Researchers have alloyed titanium and gold to create a metal with a crystalline structure that's exceptionally hard.

Watchmakers will soon have a new exotic case metal to boast about when Ti3Au makes it to market. Developed by scientists at Rice University and Texas A&M University as a byproduct of research into magnets, Ti3Au is a combination of titanium and gold with a crystalline structure. The nature of the metal gives it several useful properties, including being four times as hard as pure titanium. Ti3Au has a maximum hardness of 800 HV when the proportion of gold in the metal is 25 per cent, compared to about 200 HV for stainless steel. Lange’s honey gold alloy, for instance, has a Vickers hardness of 300 HV.

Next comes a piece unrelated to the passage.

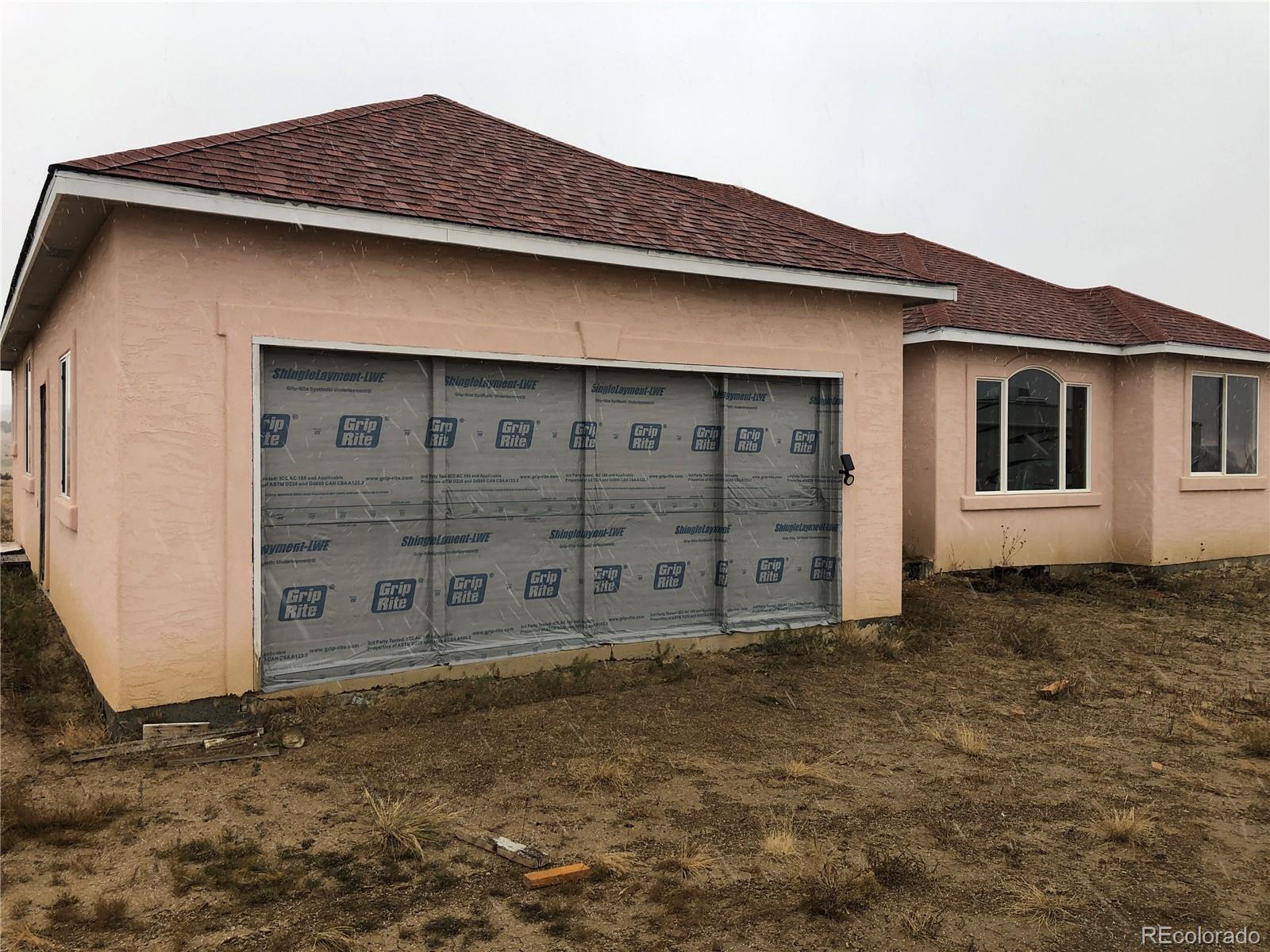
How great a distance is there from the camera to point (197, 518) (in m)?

The new alloy also has a low coefficient of friction – tests show it wears down 70 per cent less than titanium – meaning it lasts longer (image above shows results of wear tests on the metal). Ti3Au also adheres well with ceramic and is biocompatible, meaning it can be put inside the human body with no ill effects. In fact, Ti3Au is the hardest known biocompatible alloy.

The obvious utility for Ti3Au is medical implants, but with such alluring properties (Ti3Au can probably fill two whole pages of a press release), the metal will probably reach the outside of the wrist one day.